Namun apa daya, semua sudah terlambat. Evelyn merasa sudah tidak ada gunanya menyesali kesalahan di masa lalu. Evelyn akui, dulu ia begitu dibutakan oleh cinta dan takluk oleh pesona Ravindra.
Evelyn masih ingat bagaimana waktu itu Ravindra pertama kali menggodanya. Siang-siang bolong saat sedang mengantar ikan pepes demi mengesankan tetangga yang tampan, Ravindra menawarinya untuk singgah duduk sejenak.
"Masuk dulu, duduk dulu Eve. Masa langsung balik... " Kala itu senyuman menawan Ravindra membuat Evelyn tak kuasa menolak tawaran basa-basi yang membuat debaran di jantungnya kian mengencang.
Saat melangkahkan kaki untuk pertama kalinya, ia dibuat terpana melihat rumah Ravindra yang minim perabotan. Ia hanya melihat satu set sofa di ruang tamu dan TV flat tergantung di dinding putih. Meski begitu, rumah Ravindra tampak penuh berkat deretan lukisan yang berjajar memenuhi dinding. Sebagian lainnya berupa kanvas-kanvas berukuran besar yang ditutupi kain. Ia sempat mengedarkan pandangan lebih jauh dan melihat kulkas, meja makan, kemudian dinding kaca yang menghadap halaman belakang.

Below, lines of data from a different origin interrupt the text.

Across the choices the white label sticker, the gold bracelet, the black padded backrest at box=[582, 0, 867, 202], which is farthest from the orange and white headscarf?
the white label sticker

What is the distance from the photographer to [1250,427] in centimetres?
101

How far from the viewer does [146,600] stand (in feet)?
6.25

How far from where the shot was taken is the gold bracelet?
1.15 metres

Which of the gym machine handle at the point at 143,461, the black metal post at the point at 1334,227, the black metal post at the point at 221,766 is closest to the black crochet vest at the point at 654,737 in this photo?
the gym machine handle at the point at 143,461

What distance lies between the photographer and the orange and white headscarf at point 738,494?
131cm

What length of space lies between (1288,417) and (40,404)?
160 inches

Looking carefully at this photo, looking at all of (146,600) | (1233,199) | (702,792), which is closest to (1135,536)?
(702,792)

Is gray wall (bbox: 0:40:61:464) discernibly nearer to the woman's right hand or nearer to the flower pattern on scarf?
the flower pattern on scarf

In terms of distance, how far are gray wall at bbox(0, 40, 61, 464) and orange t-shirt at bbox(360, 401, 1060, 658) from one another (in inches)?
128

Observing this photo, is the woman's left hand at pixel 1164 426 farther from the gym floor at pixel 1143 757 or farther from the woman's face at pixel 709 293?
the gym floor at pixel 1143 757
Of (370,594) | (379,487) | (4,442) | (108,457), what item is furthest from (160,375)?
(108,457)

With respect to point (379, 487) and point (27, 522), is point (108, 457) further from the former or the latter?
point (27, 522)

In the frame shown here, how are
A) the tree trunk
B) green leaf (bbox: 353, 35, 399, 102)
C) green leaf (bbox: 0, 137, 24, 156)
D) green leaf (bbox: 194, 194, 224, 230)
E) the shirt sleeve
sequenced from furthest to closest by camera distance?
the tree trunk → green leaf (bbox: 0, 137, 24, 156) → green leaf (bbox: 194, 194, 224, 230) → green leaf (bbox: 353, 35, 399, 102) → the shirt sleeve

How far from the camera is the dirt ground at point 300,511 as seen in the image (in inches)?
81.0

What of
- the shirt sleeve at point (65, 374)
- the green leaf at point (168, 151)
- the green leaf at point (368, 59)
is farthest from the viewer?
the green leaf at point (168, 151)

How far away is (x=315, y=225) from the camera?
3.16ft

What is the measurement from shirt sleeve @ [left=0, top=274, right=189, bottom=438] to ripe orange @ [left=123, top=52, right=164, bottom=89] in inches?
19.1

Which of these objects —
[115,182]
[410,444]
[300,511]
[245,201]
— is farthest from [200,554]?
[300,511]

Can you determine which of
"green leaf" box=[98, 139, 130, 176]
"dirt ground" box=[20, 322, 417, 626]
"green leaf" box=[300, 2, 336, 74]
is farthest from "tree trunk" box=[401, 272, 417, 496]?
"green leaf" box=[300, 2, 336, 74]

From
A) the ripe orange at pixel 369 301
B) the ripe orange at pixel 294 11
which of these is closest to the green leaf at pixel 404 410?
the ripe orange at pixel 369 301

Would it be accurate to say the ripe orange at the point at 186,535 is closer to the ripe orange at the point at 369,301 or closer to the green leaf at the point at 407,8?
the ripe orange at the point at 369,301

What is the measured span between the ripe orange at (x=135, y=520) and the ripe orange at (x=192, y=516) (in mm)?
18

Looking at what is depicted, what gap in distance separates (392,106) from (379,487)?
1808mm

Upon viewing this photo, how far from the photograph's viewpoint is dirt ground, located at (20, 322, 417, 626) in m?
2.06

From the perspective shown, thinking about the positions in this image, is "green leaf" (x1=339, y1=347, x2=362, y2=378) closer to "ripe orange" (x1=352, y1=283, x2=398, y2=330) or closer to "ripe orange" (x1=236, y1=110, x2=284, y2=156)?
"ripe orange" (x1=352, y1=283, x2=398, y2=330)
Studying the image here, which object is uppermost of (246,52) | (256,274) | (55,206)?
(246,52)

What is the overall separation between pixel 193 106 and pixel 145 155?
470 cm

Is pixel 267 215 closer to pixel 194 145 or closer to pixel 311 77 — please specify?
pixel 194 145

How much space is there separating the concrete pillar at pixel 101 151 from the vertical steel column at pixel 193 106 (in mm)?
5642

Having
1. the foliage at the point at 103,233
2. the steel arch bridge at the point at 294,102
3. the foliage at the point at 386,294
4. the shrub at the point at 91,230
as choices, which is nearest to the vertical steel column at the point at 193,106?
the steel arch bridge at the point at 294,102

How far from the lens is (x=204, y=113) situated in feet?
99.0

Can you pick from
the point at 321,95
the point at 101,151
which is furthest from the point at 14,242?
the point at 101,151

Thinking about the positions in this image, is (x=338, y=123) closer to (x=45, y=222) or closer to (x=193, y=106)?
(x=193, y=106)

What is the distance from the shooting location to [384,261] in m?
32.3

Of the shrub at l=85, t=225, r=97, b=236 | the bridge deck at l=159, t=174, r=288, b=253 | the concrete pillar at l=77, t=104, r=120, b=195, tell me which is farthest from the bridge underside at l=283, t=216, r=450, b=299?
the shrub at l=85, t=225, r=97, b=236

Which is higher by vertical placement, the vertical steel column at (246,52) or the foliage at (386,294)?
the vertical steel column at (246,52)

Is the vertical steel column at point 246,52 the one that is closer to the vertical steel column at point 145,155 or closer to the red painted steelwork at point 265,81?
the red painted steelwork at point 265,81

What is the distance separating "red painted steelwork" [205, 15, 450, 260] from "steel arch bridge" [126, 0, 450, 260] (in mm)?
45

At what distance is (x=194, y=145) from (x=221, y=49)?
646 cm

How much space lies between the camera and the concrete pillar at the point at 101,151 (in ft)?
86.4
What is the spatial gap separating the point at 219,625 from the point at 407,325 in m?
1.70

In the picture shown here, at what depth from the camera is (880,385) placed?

"Maaf ya panas. AC rusak." Ravindra sengaja membiarkan pintu rumahnya terbuka.
Evelyn memperhatikan sejenak kuas dan cat yang berserakan di atas meja kayu.
"Lukisan lo, ternyata banyak ya." Ia mengucap basa-basi.
Ravindra hanya merespon dengan senyuman, kemudian melepas kaos yang membuat duduknya jadi lebih tegak. Sambil menenggak liur, ia lekat memperhatikan Ravindra yang berdiri melukis di depan kanvas.
"Setahun gue bisa jual sampai lima lukisan. Yang di atas itu, udah dipesen sama orang indo yang tinggal di Vietnam... " Ravindra tersenyum sembari menuding lukisan yang tergantung di dinding dengan kuas.
Akan tetapi, matanya saat itu hanya bisa melihat mahakarya yang paling indah. Lelaki tampan mengenakan jeans belel yang melorot sebatas pinggang. Bahkan pinggang itu terlihat kencang dan ramping. Kulit kuning langsat membungkus punggung solid dan lengan berotot. Pandangannya melemah saat bertemu dengan rambut gondrong yang tampak berantakan.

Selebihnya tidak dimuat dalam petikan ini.